The adaption of PCIe protocols operating over the M-PHY physical layer will provide a "low-power, scalable solution that enables interoperability and a consistent user experience across multiple devices." Additionally, the layered architecture of the PCIe I/O technology will facilitate the "integration of the power-efficient M-PHY with its extensible protocol stack to deliver best-in-class and highly scalable I/O functionality for mobile devices."


Could this mean an end to the dirt-slow eMMC we get even in the highest-end handhelds?
 
Could this mean an end to the dirt-slow eMMC we get even in the highest-end handhelds?
No.

I don't see what the relation between this and eMMC speed, they are slow in handhelds because of lack of parallelism because they only have a single IC with only a couple (correct me here) of memory dies. They are also directly connected to the SoC, so I doubt it's some sort of bottleneck in the interface itself.
 
No.

I don't see what the relation between this and eMMC speed, they are slow in handhelds because of lack of parallelism because they only have a single IC with only a couple (correct me here) of memory dies. They are also directly connected to the SoC, so I doubt it's some sort of bottleneck in the interface itself.


If it was that linear, mPCIe wasn't being implemented and they wouldn't brag about faster I/O speeds in the press release.
 
PCIe over a MIPI phy is probably just another PHY layer for PCIe, the way you can put PCIe over Thunderbolt.
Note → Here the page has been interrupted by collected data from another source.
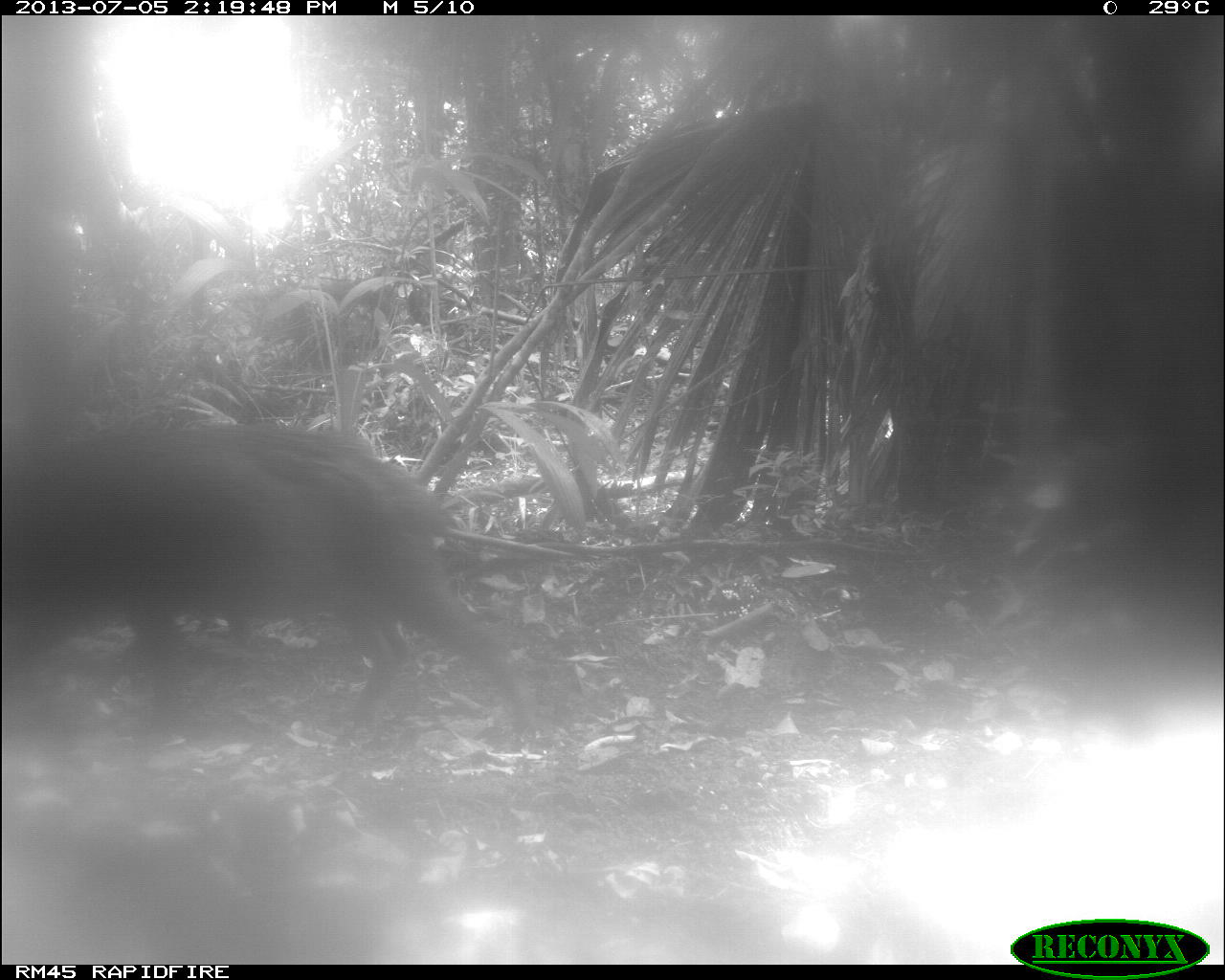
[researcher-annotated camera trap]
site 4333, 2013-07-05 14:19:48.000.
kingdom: Animalia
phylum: Chordata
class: Mammalia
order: Artiodactyla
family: Tayassuidae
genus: Tayassu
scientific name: Tayassu pecari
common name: white-lipped peccary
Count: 2.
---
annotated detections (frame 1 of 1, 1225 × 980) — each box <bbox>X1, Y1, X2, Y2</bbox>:
tayassu pecari: <bbox>0, 413, 531, 746</bbox>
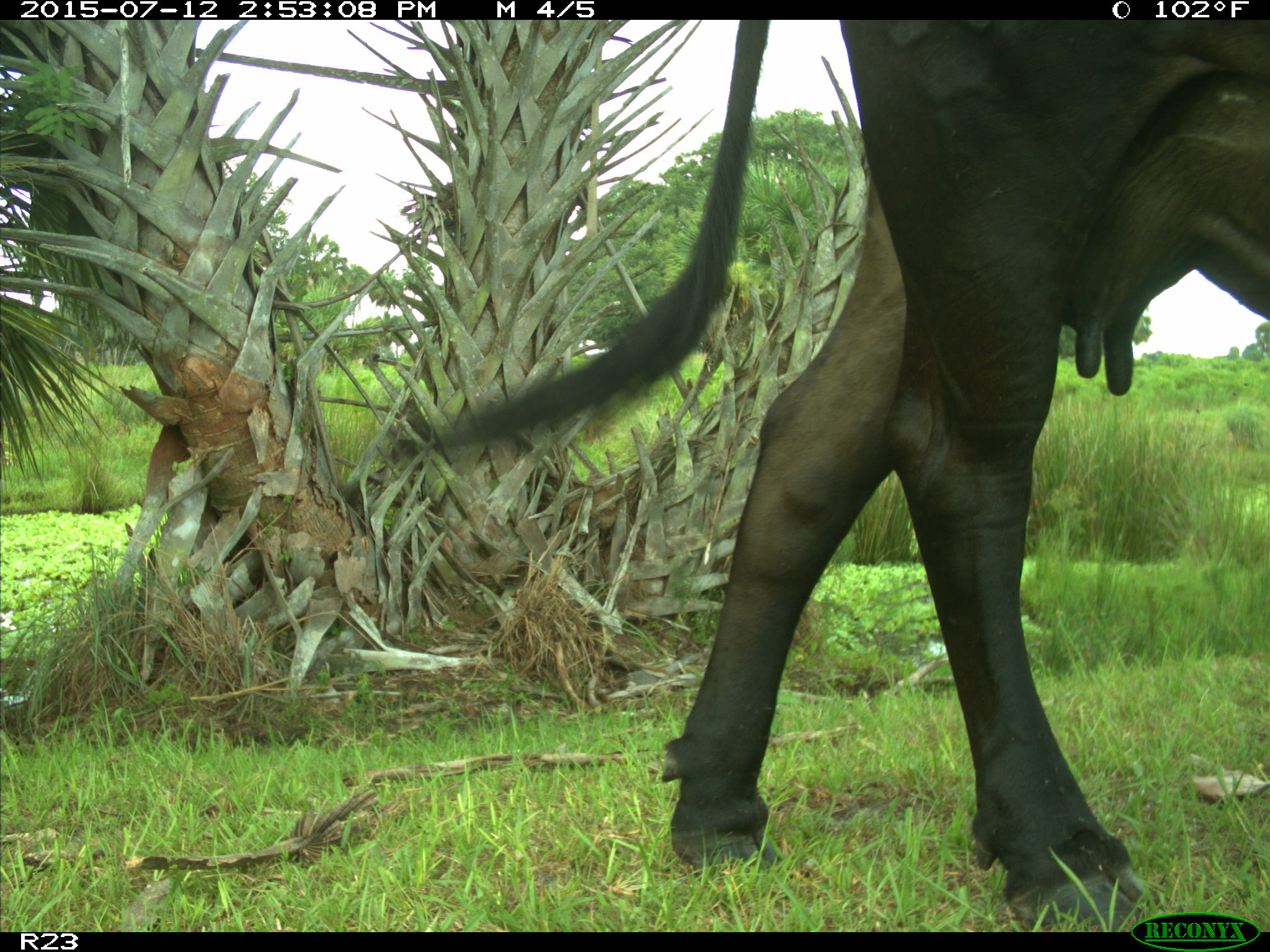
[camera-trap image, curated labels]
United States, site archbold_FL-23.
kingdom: Animalia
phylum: Chordata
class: Mammalia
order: Artiodactyla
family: Bovidae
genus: Bos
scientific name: Bos taurus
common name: domestic cow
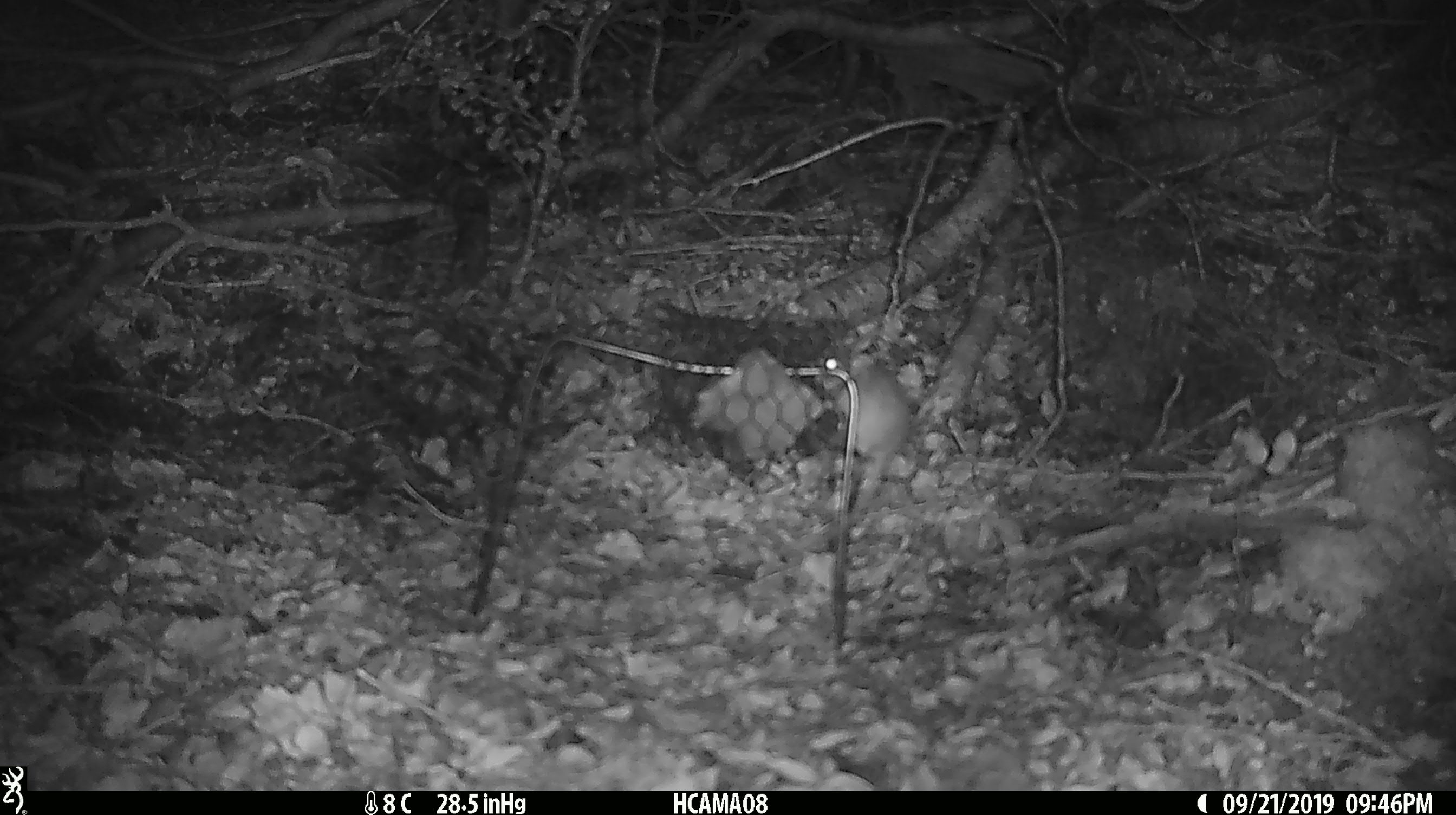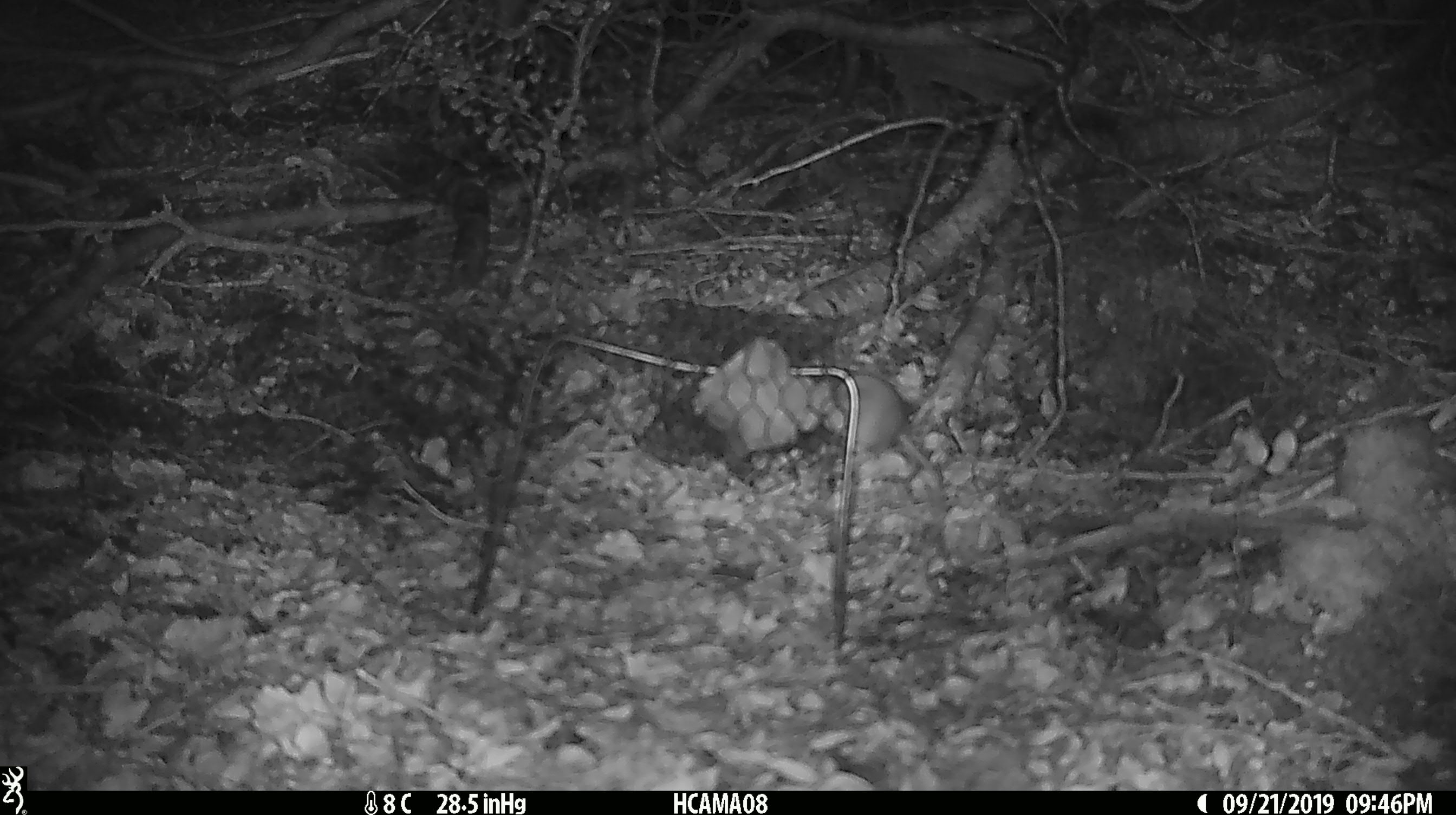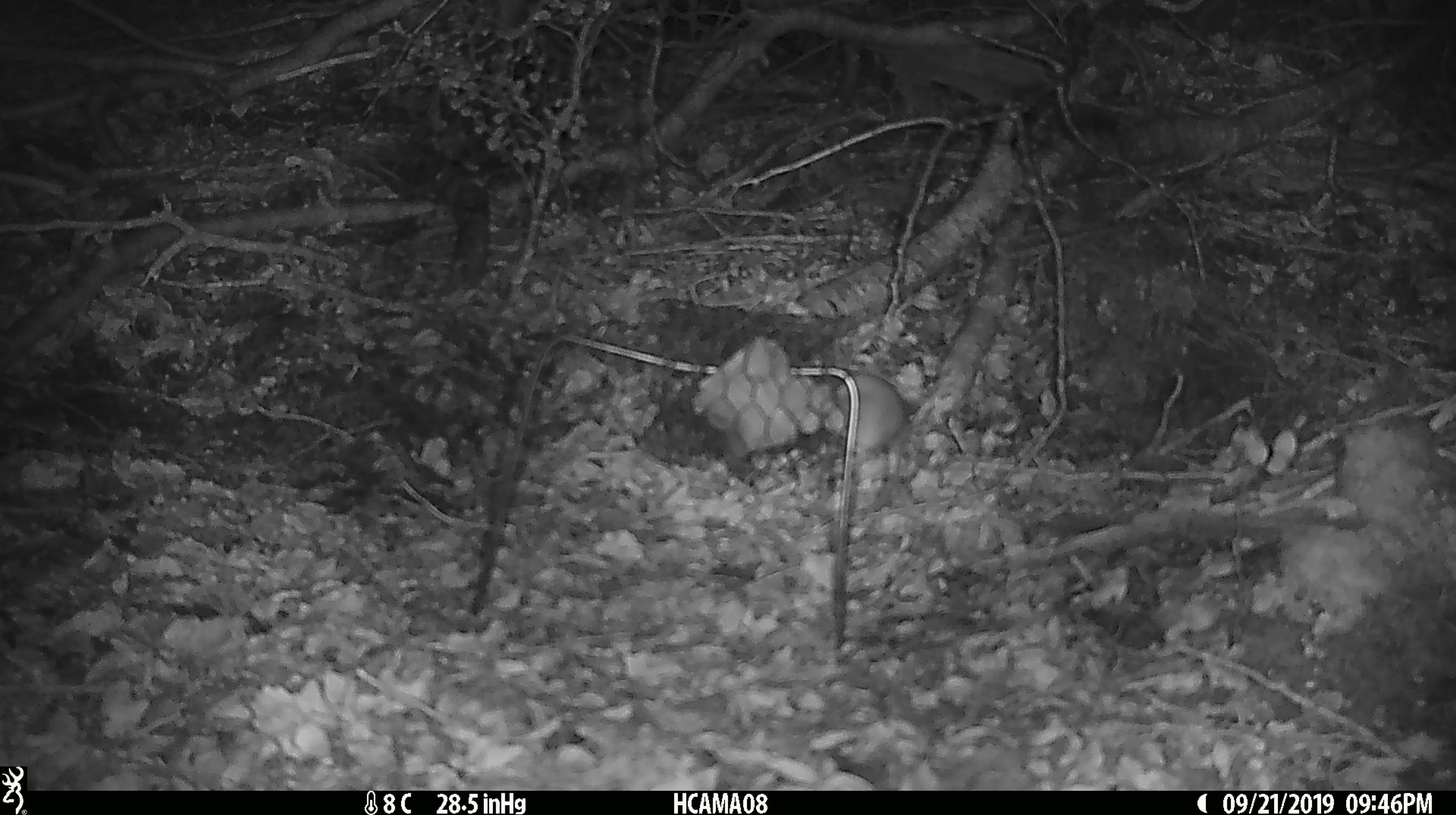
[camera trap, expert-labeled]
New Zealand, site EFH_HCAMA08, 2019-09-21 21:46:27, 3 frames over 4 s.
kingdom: Animalia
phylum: Chordata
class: Mammalia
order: Rodentia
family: Muridae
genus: Mus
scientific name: Mus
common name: mouse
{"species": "mouse (Mus)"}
It means that existing higher level software stacks should just work.

I suppose one way or the other this can be beneficial for flash storage, but I highly doubt this is a first order driver for doing this. PCIe is too heavy a protocol to just serve ordinary flash chips.

Now why you'd want this over MIPI instead of the regular PCIe PHY is a different question. I believe MIPI PHYs are easier and lightweight (and lower clock?), so it should be a better choice in terms of power and design complexity than regular PCIe?